- [Ausgangstext]:

%%

Bei Patienten mit akutem ischämischem Insult, bei denen eine intravenöse Thrombolyse durchgeführt werden soll, sollte der Blutdruck unter 185/110 mm Hg gehalten werden. Das gilt auch für die nächsten 24 Stunden. Dasselbe gilt auch für Patienten mit mechanischer Thrombektomie.

Bei Patienten mit intrazerebralen Blutungen, die innerhalb von 6 Stunden ins Krankenhaus kommen, sollte der Blutdruck unter 140 mm Hg gesenkt werden.

Es ist weiterhin ziemlich unklar, ob eine vorbestehende antihypertensive Therapie fortgeführt oder pausiert werden soll.

2. Management raumfordernder ischämischer Schlaganfälle

Die 2. Leitlinie beschäftigt sich mit dem Management raumfordernder ischämischer Schlaganfälle [2].

Bei Patienten im Alter unter 60 Jahren und raumforderndem Media-Infarkt wird in einem 48-Stunden -Fenster die Hemikraniektomie empfohlen. Dabei müssen allerdings Patienten und Angehörige darauf aufmerksam gemacht werden, dass als Folge dieses Eingriffs und des Schlaganfalls schwerwiegende neurologische Ausfälle bestehen bleiben können.

%%

- [Erforderliche Aufgaben]:
• A. Unter welchen Wert sollte der Blutdruck laut Ausgangstext bei Patienten mit intrazerebralen Blutungen gesenkt werden, die innerhalb von 6 Stunden ins Krankenhaus kommen?
• B. Erläutern Sie anhand des Ausgangstextes, worauf Patienten und Angehörige bei der empfohlenen Hemikraniektomie aufmerksam gemacht werden müssen.

- [Ausgewählte Zeilen]:
%%

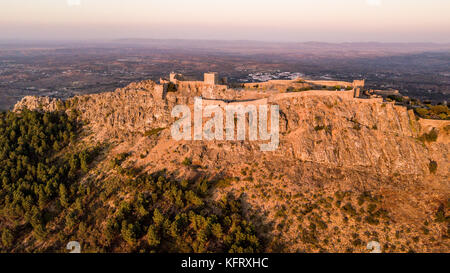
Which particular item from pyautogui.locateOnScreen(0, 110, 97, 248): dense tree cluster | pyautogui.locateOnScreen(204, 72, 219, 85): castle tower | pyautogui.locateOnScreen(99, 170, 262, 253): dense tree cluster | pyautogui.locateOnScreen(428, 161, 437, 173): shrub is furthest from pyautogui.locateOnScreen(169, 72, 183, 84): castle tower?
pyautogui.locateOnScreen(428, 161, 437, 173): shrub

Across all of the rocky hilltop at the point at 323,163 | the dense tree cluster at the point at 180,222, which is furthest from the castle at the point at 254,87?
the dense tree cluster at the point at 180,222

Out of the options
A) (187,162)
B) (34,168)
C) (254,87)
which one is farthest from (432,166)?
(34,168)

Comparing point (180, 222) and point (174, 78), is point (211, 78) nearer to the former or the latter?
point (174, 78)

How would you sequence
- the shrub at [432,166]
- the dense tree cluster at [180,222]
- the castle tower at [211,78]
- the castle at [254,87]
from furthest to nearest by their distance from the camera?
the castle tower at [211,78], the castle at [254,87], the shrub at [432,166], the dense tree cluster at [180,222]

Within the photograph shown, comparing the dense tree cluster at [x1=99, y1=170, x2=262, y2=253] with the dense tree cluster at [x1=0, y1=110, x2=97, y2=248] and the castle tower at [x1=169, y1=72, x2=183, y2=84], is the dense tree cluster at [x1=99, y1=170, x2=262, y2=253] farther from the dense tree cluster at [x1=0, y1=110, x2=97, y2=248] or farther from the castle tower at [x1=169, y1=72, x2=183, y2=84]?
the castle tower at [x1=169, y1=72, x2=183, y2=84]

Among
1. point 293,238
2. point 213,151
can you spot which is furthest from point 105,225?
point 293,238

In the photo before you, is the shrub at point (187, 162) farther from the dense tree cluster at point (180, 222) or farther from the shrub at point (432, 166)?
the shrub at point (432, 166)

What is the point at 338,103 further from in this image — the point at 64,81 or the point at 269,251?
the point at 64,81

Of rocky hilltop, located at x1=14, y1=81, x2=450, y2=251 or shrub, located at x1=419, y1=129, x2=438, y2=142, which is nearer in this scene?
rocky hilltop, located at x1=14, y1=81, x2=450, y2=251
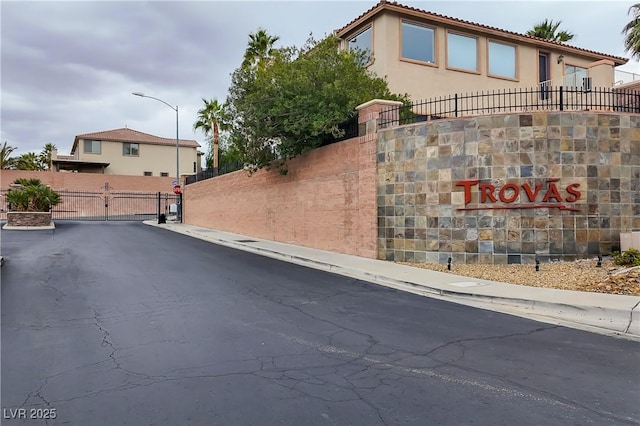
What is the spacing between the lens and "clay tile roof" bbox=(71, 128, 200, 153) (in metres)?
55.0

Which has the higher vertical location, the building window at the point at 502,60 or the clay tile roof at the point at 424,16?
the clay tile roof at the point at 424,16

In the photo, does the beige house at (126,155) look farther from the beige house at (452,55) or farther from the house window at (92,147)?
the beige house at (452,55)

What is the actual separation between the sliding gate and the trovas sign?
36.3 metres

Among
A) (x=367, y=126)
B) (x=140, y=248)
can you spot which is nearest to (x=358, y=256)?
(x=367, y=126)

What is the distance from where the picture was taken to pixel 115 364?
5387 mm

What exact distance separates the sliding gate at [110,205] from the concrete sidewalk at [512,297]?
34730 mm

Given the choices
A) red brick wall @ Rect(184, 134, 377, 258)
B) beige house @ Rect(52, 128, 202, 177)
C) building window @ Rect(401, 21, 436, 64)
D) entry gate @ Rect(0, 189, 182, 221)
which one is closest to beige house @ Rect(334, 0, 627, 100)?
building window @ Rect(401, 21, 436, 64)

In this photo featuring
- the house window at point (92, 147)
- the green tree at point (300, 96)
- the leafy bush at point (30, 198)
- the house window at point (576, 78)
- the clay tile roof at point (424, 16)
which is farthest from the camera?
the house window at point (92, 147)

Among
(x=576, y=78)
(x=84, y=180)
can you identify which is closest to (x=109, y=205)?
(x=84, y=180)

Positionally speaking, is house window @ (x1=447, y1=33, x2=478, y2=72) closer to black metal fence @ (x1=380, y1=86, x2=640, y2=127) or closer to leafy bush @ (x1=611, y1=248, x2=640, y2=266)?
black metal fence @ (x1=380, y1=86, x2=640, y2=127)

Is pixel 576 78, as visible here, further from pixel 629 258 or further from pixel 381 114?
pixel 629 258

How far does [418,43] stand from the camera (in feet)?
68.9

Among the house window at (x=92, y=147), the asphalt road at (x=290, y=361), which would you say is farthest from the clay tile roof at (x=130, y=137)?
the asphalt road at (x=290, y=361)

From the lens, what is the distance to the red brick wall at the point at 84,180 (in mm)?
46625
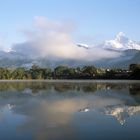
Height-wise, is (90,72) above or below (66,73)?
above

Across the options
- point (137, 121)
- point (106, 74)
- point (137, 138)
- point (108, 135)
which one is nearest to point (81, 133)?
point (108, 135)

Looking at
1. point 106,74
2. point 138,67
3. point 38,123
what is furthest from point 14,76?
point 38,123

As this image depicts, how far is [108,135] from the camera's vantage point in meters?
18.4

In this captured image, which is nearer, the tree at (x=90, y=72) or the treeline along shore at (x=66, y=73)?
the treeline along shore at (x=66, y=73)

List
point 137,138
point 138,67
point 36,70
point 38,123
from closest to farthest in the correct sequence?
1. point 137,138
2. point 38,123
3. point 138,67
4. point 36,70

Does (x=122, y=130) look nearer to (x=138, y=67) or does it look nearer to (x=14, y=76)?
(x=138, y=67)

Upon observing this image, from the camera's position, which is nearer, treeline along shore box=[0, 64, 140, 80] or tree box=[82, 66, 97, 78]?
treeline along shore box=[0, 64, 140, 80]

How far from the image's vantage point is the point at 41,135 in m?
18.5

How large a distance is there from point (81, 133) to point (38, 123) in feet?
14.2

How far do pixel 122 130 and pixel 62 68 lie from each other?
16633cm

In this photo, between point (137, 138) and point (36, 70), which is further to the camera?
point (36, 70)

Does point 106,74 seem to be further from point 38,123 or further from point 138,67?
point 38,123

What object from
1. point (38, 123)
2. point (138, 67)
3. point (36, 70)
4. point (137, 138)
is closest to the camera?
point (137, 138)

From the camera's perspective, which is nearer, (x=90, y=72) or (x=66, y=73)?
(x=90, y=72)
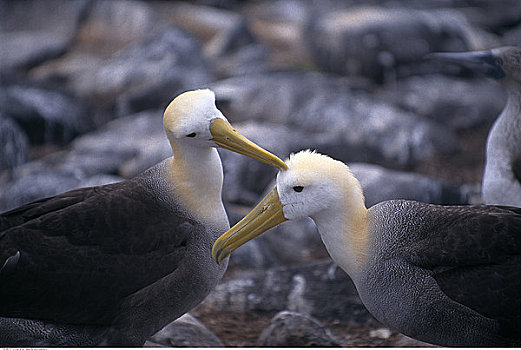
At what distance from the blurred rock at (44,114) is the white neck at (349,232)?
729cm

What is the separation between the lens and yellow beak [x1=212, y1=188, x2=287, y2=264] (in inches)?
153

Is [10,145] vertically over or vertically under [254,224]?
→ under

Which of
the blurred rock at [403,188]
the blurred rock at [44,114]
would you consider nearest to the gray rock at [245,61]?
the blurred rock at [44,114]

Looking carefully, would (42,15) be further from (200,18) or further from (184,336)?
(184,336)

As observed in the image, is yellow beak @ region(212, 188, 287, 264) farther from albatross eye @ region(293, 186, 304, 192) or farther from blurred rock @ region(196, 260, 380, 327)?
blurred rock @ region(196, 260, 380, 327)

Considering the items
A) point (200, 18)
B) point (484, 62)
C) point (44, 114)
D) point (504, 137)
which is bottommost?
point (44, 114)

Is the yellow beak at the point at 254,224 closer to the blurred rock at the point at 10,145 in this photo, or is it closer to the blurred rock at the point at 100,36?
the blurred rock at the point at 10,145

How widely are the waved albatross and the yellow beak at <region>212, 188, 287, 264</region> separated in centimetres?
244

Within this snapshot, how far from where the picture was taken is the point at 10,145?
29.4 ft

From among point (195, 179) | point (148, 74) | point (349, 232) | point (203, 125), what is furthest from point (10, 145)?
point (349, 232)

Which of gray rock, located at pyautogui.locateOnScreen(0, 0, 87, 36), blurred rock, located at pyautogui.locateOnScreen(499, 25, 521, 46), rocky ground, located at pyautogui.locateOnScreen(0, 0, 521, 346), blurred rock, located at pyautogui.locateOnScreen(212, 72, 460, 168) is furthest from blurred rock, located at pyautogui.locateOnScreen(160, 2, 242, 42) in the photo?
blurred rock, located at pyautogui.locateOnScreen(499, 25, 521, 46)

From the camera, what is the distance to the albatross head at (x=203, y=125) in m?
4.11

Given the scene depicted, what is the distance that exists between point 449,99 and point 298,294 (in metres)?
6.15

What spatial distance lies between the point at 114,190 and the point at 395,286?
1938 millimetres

%%

- [Lösungen je Aufgabe]:
• A. Unter 140 mm Hg.

• B. Die Hemikraniektomie wird Patienten unter 60 Jahren mit raumforderndem Media-Infarkt in einem 48-Stunden-Fenster empfohlen. Patienten und Angehörige müssen darauf aufmerksam gemacht werden, dass als Folge des Eingriffs und des Schlaganfalls schwerwiegende neurologische Ausfälle bestehen bleiben können.